> REQUIREMENTS
The line containing "Of point (279, 348), point" marks where to begin; quote it and every line after it through the end of the data, exactly as written.

Spatial question entries
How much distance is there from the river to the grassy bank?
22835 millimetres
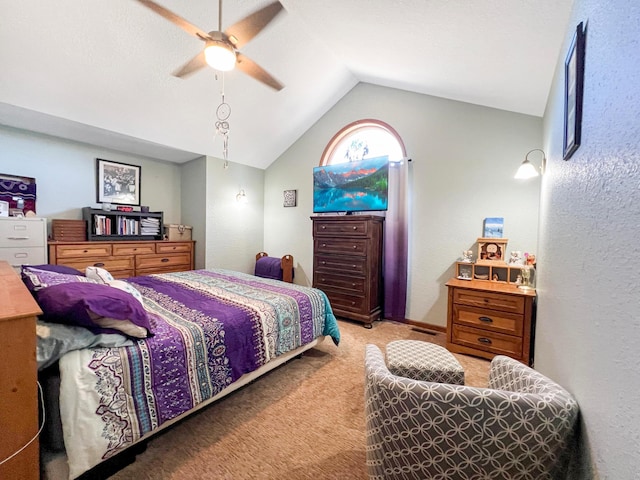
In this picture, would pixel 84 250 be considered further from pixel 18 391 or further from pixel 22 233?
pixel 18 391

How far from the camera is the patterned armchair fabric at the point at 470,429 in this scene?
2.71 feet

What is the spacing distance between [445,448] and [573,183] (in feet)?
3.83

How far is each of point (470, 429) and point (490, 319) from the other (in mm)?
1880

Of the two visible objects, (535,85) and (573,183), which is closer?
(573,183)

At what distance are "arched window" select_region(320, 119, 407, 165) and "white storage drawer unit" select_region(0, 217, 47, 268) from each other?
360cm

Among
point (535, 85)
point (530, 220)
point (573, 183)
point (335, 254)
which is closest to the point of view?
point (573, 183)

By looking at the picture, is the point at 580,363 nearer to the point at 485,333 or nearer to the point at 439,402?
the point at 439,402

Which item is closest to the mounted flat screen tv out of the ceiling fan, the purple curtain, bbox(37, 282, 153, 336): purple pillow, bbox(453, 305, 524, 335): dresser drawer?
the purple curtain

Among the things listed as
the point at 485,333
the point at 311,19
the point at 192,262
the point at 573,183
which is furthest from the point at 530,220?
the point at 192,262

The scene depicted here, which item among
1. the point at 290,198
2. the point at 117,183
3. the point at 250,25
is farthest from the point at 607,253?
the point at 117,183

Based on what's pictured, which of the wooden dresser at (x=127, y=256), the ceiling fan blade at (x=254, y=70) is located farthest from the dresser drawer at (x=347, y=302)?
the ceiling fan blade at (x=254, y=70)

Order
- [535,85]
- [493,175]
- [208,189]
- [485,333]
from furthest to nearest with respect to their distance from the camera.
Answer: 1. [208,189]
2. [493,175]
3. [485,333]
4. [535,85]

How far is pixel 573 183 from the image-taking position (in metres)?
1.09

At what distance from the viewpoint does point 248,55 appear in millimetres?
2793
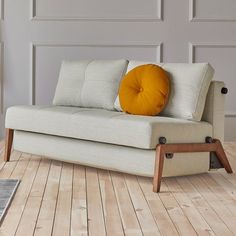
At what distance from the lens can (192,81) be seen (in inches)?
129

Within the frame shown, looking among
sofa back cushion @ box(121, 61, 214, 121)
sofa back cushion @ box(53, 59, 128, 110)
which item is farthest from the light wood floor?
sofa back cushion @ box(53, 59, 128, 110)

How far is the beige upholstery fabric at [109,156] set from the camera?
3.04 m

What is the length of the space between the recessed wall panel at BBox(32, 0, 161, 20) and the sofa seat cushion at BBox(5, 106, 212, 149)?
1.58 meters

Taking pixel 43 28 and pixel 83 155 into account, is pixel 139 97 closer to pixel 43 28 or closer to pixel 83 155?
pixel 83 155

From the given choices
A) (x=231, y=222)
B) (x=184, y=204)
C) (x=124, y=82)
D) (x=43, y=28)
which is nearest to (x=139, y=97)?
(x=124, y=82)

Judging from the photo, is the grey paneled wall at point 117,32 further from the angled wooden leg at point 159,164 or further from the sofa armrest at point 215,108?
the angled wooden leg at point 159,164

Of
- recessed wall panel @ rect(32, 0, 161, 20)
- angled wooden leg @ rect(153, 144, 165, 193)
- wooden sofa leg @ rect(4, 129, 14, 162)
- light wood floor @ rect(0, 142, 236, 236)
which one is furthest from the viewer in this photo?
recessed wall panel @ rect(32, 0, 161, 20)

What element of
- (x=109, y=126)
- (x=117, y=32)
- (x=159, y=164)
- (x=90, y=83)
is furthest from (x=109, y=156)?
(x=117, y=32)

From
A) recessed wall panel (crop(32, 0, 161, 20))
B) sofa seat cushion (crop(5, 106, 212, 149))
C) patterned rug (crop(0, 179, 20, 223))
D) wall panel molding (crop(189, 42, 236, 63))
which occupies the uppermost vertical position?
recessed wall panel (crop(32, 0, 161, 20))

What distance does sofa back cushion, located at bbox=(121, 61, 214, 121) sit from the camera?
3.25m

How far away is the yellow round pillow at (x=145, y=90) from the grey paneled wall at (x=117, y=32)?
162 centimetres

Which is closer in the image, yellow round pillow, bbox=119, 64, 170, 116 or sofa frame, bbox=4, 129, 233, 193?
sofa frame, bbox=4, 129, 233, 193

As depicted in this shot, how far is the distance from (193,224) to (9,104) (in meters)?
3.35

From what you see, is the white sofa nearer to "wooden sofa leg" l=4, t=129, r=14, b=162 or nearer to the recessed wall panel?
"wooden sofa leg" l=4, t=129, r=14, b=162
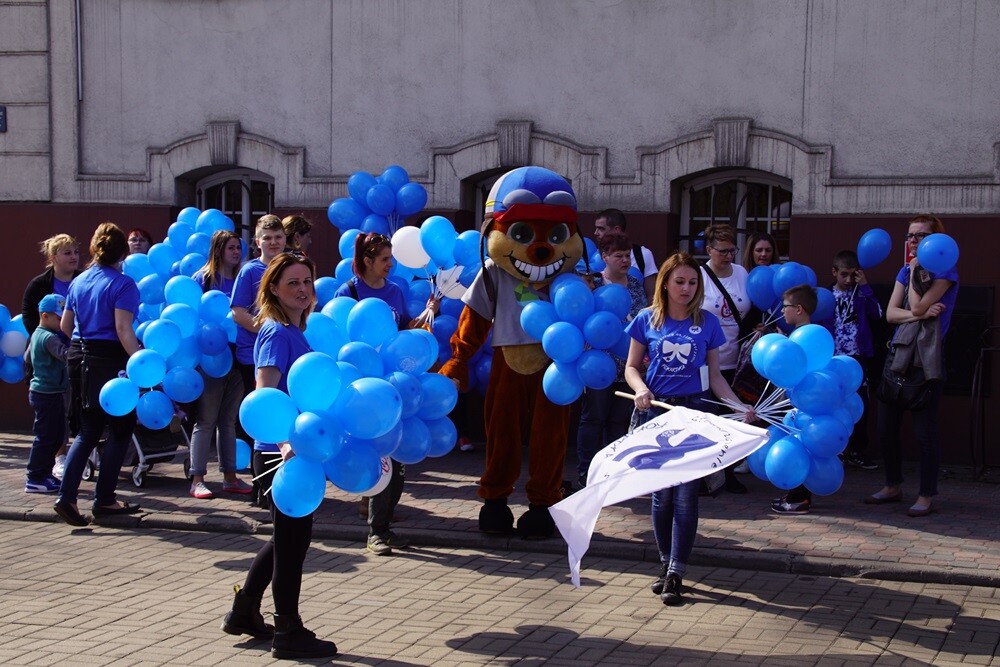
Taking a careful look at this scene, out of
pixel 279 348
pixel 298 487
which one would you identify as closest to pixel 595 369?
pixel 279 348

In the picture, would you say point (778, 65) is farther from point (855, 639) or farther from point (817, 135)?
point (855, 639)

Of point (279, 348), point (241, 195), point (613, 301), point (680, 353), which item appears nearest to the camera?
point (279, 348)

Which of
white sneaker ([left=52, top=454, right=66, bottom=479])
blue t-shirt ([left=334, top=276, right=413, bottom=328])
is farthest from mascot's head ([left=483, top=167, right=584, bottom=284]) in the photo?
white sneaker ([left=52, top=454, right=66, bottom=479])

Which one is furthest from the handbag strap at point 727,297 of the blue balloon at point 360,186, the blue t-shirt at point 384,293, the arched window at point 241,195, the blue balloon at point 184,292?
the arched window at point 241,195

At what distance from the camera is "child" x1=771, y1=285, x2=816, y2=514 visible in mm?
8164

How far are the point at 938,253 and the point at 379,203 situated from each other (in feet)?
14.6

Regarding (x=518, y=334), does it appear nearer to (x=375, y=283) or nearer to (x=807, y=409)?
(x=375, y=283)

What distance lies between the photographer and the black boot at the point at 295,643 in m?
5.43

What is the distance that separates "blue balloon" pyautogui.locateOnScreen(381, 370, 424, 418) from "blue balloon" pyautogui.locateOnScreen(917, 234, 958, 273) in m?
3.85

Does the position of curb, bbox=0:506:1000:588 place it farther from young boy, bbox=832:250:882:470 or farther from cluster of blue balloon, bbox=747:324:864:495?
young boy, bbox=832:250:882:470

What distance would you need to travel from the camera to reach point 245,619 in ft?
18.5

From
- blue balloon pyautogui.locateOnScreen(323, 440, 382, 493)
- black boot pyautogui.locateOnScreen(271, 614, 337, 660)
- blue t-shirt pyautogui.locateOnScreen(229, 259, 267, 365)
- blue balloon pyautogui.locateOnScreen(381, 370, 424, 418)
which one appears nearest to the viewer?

> ANSWER
Of point (279, 348), point (241, 195), point (613, 301), point (680, 353), which item appears nearest to the camera?
point (279, 348)

Which of
white sneaker ([left=52, top=454, right=66, bottom=479])
blue t-shirt ([left=334, top=276, right=413, bottom=328])
is farthest from mascot's head ([left=483, top=167, right=584, bottom=284]) in the photo?
white sneaker ([left=52, top=454, right=66, bottom=479])

Which one is furthest from the handbag strap at point 727,297 of the blue balloon at point 360,186, the blue t-shirt at point 384,293, the arched window at point 241,195, the blue balloon at point 184,292?
the arched window at point 241,195

At what distance from the camera is "child" x1=771, y1=285, x2=816, y2=514 visible in mm?
8164

How far are the point at 938,253 and the point at 379,203 situated from each other (in feet)?
14.6

Regarding (x=518, y=334), does it appear nearer to (x=375, y=283) or nearer to (x=807, y=409)?
(x=375, y=283)

What distance lies between the photographer and the black boot at the point at 295,643 in m?
5.43

What is the distance that separates "blue balloon" pyautogui.locateOnScreen(381, 370, 424, 418) from "blue balloon" pyautogui.locateOnScreen(917, 234, 958, 273) in m?
3.85

Does the position of curb, bbox=0:506:1000:588 place it farther from young boy, bbox=832:250:882:470 or farther from cluster of blue balloon, bbox=747:324:864:495?
young boy, bbox=832:250:882:470

What distance would you need to travel from the camera to reach point 245,619 in ft?
18.5

From
- blue balloon pyautogui.locateOnScreen(323, 440, 382, 493)
- black boot pyautogui.locateOnScreen(271, 614, 337, 660)
- blue t-shirt pyautogui.locateOnScreen(229, 259, 267, 365)
- blue balloon pyautogui.locateOnScreen(381, 370, 424, 418)
which one appears nearest to the viewer?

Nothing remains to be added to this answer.